*** EXCERPT PROVIDED ***

# Disk sanitizer



## ruby2020 (Sep 18, 2009)

I have a HP 520 Laptop with Intel celeron Processor and 512 MB ram(it is obsolete long back), I had formatted my system and it was working fine then the CD drive stopped working. I checked the registry but no upper lower filters were there. The Icon in My Computer was dvd ram drive H but on opening the CD no contents were displayed. 
I then tried doing a disk sanitizer and the entire data erased. I'am unable to boot from the Windows XP CD now. I can only access the BIOS setup now. and when i attempt to boot from disc the message displayed is " no system disk or Disc error, reinsert disc and press any key". I tried to change the configuration for booting to usb Cdrom as first and HDD as second. Again the same disc error is displayed. I read your earlier post here http://www.techsupportforum.com/f10/heeeelllllp-cannot-install-windows-xp-225605.html 
I was unable to get the suggested solution. Please clarify.


----------



## JimE (Apr 16, 2009)

The only "disk sanitizer" that I'm aware of is for cleaning the HDD. Don't know why you would want to do that for a CDROM issue.

Anyway, based on your description of the initial trouble, and the fact that it now won't boot from a CD, would seem to indicate that the CDROM drive has failed and needs to be replaced.


----------



## dai (Jul 2, 2004)

check the disk in another computer

is it a full disk or a restore disk that came with the laptop


----------



## ruby2020 (Sep 18, 2009)

actually I was not able to install the CD so entered the BIOS to change the system configuration for booting from CD and accidentally the disk sanitizer started, It was just 0.2% when i stopped it but after ignoring changes and exiting BIOS, the system just wud not start and was showing disk error. The disc is working fine in another computer. It is a bootable windows XP Disc.


----------



## dai (Jul 2, 2004)

clear the drive with killdisk,then format and install with the xp disk

you need to gather your drivers together first

http://www.killdisk.com/downloadfree.htm


----------

*** RECORD SET ***

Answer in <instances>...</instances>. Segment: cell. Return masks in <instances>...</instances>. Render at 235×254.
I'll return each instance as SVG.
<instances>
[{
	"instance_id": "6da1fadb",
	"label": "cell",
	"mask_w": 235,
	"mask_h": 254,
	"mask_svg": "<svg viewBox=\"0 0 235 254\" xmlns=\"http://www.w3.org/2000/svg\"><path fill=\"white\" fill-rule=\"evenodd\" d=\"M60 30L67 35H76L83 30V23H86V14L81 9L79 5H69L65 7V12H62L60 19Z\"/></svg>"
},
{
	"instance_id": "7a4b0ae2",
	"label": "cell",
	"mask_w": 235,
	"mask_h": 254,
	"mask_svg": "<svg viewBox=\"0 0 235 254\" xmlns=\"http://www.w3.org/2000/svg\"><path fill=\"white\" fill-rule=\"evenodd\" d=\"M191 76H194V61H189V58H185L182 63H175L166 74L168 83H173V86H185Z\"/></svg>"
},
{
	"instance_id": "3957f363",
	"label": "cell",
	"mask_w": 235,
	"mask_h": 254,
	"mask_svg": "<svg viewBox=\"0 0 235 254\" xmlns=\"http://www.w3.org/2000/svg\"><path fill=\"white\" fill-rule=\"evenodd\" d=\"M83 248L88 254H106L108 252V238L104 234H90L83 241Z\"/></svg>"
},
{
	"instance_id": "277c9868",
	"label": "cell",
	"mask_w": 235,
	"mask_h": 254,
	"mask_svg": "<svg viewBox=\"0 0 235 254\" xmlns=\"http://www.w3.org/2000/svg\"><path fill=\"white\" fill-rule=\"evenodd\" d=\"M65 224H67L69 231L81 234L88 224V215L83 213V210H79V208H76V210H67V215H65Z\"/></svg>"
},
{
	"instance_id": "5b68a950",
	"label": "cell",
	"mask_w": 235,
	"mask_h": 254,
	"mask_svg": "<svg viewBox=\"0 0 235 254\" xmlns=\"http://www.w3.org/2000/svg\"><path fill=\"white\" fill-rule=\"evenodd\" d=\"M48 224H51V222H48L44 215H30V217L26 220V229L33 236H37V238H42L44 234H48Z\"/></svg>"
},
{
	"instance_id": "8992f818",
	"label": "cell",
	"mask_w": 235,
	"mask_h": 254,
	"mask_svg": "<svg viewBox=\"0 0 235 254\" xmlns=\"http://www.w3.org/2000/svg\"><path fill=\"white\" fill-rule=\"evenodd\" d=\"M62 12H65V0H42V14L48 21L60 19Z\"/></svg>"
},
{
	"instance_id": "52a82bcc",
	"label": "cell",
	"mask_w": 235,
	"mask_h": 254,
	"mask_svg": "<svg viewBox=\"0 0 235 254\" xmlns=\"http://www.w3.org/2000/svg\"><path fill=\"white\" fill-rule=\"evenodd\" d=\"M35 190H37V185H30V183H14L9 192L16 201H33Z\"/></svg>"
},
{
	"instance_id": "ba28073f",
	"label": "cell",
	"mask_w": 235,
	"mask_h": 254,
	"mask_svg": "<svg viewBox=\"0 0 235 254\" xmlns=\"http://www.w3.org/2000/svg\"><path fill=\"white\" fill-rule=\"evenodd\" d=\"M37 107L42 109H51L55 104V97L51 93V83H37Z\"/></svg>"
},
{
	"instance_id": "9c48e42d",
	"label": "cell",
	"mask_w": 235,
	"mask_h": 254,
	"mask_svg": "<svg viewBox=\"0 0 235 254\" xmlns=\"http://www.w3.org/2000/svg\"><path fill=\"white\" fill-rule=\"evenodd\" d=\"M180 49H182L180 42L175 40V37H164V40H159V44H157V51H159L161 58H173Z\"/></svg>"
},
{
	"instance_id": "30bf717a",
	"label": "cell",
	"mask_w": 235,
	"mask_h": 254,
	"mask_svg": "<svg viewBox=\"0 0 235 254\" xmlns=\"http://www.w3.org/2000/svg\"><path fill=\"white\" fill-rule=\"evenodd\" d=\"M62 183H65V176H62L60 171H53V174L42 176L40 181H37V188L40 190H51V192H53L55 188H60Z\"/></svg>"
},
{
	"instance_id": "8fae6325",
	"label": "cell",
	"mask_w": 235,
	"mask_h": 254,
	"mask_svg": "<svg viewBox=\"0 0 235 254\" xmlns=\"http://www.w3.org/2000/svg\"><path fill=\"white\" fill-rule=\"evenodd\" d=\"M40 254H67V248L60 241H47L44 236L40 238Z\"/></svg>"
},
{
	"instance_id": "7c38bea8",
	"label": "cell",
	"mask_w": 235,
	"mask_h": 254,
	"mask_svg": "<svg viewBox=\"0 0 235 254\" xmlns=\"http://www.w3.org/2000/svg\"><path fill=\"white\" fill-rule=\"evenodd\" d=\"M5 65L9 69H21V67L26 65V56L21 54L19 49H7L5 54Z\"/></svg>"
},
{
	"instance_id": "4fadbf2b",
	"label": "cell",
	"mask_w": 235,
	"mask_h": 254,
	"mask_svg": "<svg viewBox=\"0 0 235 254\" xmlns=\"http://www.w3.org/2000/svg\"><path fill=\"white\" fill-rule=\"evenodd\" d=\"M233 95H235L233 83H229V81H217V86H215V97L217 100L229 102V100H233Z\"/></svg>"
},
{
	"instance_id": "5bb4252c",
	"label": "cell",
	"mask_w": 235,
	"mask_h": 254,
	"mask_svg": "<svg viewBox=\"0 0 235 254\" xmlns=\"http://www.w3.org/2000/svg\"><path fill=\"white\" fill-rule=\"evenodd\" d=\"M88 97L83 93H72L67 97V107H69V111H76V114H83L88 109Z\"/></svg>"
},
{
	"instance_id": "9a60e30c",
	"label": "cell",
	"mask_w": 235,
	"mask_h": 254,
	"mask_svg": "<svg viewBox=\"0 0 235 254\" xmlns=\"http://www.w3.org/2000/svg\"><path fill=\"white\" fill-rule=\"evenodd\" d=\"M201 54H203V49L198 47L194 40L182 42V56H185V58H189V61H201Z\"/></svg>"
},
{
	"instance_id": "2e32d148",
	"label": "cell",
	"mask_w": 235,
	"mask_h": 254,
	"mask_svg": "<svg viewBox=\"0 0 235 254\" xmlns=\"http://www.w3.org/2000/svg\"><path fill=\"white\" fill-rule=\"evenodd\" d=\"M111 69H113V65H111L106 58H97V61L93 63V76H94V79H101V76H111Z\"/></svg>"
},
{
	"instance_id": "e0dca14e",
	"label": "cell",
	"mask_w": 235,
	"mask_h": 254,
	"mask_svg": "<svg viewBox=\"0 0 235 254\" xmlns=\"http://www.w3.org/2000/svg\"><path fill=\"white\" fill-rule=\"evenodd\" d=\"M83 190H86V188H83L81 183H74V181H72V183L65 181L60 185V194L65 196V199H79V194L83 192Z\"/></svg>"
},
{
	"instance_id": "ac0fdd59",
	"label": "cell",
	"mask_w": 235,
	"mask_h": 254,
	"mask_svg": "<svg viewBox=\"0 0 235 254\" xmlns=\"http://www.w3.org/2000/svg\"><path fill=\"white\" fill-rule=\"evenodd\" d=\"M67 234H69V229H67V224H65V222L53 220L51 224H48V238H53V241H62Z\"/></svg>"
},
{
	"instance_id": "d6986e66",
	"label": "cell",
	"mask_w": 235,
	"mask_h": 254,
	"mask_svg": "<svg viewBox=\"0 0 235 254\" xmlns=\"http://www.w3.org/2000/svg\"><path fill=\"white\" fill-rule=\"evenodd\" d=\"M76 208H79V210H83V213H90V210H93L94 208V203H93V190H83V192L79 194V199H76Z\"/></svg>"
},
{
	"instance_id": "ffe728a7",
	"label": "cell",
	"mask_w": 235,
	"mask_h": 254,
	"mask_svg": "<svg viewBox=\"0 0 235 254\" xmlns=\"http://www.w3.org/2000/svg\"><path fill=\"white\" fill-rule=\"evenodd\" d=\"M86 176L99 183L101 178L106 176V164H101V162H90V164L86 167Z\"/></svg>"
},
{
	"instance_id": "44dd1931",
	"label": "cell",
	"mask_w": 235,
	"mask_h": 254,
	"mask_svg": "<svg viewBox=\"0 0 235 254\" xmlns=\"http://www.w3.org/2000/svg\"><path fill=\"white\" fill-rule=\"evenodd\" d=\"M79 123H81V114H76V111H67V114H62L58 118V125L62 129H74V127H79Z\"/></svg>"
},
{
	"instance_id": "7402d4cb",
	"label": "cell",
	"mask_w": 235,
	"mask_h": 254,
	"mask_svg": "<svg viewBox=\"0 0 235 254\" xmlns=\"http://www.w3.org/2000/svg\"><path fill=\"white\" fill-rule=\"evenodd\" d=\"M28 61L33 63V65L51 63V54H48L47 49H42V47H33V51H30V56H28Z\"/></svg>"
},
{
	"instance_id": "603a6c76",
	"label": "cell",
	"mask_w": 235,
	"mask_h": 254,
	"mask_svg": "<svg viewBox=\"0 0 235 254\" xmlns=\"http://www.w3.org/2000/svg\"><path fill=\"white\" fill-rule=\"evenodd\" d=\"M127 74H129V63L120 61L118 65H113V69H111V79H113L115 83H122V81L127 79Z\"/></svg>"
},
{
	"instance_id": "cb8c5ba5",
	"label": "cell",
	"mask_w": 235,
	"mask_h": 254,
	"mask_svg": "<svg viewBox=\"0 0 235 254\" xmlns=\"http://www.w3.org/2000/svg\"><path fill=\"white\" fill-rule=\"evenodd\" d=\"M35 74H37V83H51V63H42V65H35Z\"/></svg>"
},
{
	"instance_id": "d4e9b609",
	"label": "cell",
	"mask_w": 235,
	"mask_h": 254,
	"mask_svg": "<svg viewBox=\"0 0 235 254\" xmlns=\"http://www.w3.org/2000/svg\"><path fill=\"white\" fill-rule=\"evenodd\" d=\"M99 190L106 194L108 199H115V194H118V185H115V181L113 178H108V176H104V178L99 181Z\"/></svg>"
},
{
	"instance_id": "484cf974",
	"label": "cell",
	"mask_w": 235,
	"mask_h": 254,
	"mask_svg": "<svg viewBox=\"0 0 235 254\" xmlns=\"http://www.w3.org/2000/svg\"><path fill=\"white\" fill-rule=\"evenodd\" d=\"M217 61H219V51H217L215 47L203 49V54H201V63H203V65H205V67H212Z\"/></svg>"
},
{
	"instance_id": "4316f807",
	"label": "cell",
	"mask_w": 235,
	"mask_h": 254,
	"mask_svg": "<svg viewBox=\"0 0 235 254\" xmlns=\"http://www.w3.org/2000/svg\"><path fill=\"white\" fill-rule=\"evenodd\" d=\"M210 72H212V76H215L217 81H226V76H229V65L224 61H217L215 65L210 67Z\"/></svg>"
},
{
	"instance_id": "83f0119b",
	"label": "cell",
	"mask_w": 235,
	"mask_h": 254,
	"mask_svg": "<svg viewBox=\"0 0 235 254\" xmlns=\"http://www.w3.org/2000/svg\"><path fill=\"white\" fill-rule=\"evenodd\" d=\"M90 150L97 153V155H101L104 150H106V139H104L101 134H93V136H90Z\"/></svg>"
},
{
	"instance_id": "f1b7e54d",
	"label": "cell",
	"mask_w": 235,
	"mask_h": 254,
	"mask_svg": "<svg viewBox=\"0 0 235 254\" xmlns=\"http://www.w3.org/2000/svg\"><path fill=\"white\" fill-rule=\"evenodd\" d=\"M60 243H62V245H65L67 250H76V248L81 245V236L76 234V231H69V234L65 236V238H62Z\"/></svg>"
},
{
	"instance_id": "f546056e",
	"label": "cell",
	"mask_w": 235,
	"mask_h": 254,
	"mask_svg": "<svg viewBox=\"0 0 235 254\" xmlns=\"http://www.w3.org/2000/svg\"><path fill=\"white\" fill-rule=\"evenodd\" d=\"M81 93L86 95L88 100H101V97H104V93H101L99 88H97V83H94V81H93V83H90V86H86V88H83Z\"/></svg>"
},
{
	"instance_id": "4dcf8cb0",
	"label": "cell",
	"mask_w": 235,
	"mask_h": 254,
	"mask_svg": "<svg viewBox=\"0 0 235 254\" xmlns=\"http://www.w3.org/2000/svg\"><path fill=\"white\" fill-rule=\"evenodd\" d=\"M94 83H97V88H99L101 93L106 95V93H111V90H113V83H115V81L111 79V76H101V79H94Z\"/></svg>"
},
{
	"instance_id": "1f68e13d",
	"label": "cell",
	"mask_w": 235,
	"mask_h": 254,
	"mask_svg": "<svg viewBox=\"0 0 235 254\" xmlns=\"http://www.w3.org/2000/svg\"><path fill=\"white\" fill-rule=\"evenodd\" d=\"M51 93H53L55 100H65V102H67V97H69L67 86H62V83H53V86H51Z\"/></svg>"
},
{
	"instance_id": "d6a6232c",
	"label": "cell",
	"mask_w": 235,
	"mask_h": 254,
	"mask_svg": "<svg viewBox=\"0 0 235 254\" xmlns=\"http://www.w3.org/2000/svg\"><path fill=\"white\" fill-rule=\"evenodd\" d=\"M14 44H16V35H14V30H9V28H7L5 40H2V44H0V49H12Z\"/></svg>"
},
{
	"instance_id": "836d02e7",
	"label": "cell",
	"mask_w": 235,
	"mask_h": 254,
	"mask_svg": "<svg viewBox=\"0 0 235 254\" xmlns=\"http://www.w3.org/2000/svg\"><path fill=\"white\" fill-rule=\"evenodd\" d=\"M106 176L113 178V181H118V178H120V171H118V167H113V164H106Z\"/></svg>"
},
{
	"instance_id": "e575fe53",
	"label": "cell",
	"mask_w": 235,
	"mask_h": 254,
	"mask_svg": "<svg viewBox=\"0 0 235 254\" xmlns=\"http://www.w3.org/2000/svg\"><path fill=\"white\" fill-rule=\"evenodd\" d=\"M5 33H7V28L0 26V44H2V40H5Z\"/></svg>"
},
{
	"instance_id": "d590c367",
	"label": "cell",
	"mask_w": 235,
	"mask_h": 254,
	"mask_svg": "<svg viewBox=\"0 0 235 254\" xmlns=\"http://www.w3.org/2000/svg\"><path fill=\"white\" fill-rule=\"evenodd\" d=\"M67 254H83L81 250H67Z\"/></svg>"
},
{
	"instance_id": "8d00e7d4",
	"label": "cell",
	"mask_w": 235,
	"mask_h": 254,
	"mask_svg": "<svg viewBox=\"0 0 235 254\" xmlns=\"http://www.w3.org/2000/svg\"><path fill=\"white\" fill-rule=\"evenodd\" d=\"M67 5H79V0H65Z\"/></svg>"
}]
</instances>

***

:: SET TASKS ::
• 1. In the disk sanitizer thread, how much of the disk sanitizer had run when it was stopped?
• 2. Name every distinct username that posts in the disk sanitizer thread.

:: THE REPLIES ::
• 1. 0.2%

• 2. ruby2020, JimE, dai